Fairtrade Cadbury: Altruism or Self-interest?

As reported widely over the past few weeks, Fairtrade Dairy Milk chocolate bars are at long last rolling off the production line at Cadbury’s Bournville factory. This is a momentous, if long overdue, event for the fair trade movement, increasing all UK Fairtrade sales by 25% in one swoop and making the Fairtrade Mark visible in many more retail outlets.

The Fairtrade certification of Dairy Milk is a massive piece of ‘choice editing’, in a similar way to when Sainsbury switched all its bananas to Fairtrade. Usually ethical consumers have to make an active choice when buying Fairtrade products. When switching completely to Fairtrade bananas, Sainsbury addressed the fact that most people won’t actively seek out products that address issues such as sustainability and human exploitation, but will buy them when they are their only choice and they are right under their nose. The fact that Cadbury has followed suit by converting the most popular chocolate bar in Britain to Fairtrade, so placing Fairtrade in every newsagent and supermarket in Britain at no extra cost to the consumer, is a welcome development.

The development does also mark a big shift in the balance of power within the fair trade movement, raising all the big questions that arise when multinational companies adopt the Fairtrade Mark. So while it is an excellent thing, we need to be wary and thoughtful about the long term impact, and in particular ensure that the Fairtrade mission is not compromised or weakened in any way.

This move is happening 101 years after Cadbury first started buying cocoa from Ghana and 15 years since the Fairtrade Mark first appeared on chocolate, so although this is clearly good news for cocoa farmers and a triumph for the fair trade movement, Cadbury certainly cannot be said to be a Fairtrade 'pioneer'. One could go so far as to say that Cadbury carefully chose the right time for them to start making their transition to Fairtrade – this is, after all, a time in which the world market price for cocoa is above the Fairtrade minimum, so it’s a relatively inexpensive decision for Cadbury to make. This is in sharp contrast to, say, the picture in 2000, when the Fairtrade minimum was over twice the world market price.

Cadbury has a history of struggling between ethics and hard-nosed business practice, and parallels can be drawn between why they are finally making a shift now towards Fairtrade, and their original move to sourcing cocoa from Ghana in the early 20th century. The truth is, the company has shown a tendency to drag its heels when making difficult ethical decisions, only jumping when it makes sound financial sense to do so.

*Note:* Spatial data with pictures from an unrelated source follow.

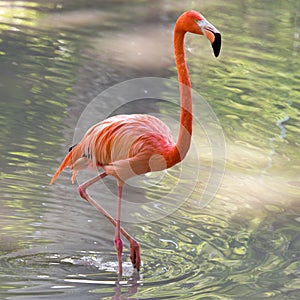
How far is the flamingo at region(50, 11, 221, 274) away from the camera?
439 centimetres

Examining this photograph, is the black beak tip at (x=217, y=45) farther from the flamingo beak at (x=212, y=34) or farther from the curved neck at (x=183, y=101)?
the curved neck at (x=183, y=101)

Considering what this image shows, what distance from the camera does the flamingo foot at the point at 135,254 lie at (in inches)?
182

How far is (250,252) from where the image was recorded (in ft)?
16.2

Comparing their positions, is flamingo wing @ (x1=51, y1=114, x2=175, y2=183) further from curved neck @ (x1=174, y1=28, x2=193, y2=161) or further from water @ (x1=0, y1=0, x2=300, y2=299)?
water @ (x1=0, y1=0, x2=300, y2=299)

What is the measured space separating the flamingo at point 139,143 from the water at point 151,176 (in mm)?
362

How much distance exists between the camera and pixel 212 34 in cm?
409

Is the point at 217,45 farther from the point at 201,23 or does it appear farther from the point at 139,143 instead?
the point at 139,143

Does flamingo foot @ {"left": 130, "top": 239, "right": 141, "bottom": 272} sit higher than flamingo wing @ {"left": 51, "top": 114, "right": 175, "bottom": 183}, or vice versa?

Back in the early 20th century the issue was slavery. Despite financing anti-slavery propaganda and denouncing ongoing issues such as the slave labour practices in the gold and diamond mining in Rhodesia and South Africa in their family owned newspapers, the Cadbury family hypocritically turned a blind eye to the fact that the majority of their cocoa supply came from the Portuguese colonies of São Tomé and Príncipe and was farmed using slave labour imported primarily from Angola. It took them almost a decade to accept that this was indeed the case, insisting that reports were false or grossly exaggerated, and burying their own commissioned report which was actually more damning than anything previously written on the subject. A high profile defamation action brought by the Cadbury family revealed that the shift could have taken place earlier, although according to one of their main buyers, it would have been “difficult” and “awkward” and would necessitate in a payment of premium, something the Cadburys were not prepared to countenance. Instead, they waited until they were able to establish that Ghana would be a viable source of cocoa immediately and going forward. When this was confirmed – which was incidentally at a time when they were being constantly being attacked in the press for their hypocrisy – they made the break from their Portuguese suppliers and finally boycotted slave labour cocoa.

Once again, Cadbury’s shift towards Fairtrade is primarily about protecting their interests, being based on a prosaic assessment of the current state of cocoa production worldwide. Another Cadbury commissioned report on the sustainability of cocoa production in Ghana has made the company aware of the serious challenges ahead, with production of cocoa seriously in decline. As Fairtrade in Ghana is a huge success story from a business point of view, this move may turn out to be a shrewd one for Cadbury. Let’s hope that it this is their first step to ensuring their cocoa farmers at long last earn a meaningful living wage from their product and that Cadbury are encouraged to convert the rest of their range in due course.